Input data:

━━━━━━━━

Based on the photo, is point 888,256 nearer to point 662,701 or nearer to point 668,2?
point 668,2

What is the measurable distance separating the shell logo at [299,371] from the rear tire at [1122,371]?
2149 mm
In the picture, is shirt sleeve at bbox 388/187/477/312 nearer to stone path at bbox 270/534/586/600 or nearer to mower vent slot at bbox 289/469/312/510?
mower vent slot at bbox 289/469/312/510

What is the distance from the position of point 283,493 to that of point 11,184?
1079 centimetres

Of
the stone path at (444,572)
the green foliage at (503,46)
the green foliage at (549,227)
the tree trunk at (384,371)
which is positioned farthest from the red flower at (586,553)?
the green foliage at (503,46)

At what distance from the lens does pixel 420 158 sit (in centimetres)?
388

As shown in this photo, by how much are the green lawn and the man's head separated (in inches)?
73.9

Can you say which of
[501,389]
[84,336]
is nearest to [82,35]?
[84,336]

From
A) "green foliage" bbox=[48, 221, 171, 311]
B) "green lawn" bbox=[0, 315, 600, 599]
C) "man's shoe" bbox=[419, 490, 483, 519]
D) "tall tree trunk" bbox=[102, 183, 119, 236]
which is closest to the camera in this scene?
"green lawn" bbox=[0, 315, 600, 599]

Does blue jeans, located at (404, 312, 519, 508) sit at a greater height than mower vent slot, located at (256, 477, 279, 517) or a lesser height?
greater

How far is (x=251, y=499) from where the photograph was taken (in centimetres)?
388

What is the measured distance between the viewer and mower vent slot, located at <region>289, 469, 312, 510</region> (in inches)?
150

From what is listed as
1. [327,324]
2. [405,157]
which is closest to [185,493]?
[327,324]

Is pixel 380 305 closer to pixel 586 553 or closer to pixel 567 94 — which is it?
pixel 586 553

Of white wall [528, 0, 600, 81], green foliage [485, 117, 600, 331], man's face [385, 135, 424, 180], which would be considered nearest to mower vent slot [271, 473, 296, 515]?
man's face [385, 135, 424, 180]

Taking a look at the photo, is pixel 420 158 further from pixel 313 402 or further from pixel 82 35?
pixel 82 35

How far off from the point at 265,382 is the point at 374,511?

━━━━━━━━

Set problem:
Reproduce only the lines running from the one that contains "How far is (x=251, y=499)" to the last line of the records.

Task result:
How far is (x=251, y=499) from where the photograph was taken (in centimetres)?
388

What is the measured distance between the viewer and mower vent slot, located at <region>289, 469, 312, 510</region> (in inches)?
150

From what is listed as
1. [327,324]
2. [405,157]
which is closest to [185,493]?
[327,324]

Is pixel 380 305 closer to pixel 586 553 or closer to pixel 567 94 — which is it?
pixel 586 553

Of white wall [528, 0, 600, 81], green foliage [485, 117, 600, 331], man's face [385, 135, 424, 180], which would be considered nearest to mower vent slot [271, 473, 296, 515]?
man's face [385, 135, 424, 180]

Taking a look at the photo, is pixel 420 158 further from pixel 313 402 or further from pixel 82 35?
pixel 82 35

How far off from the point at 265,382 is the point at 374,511?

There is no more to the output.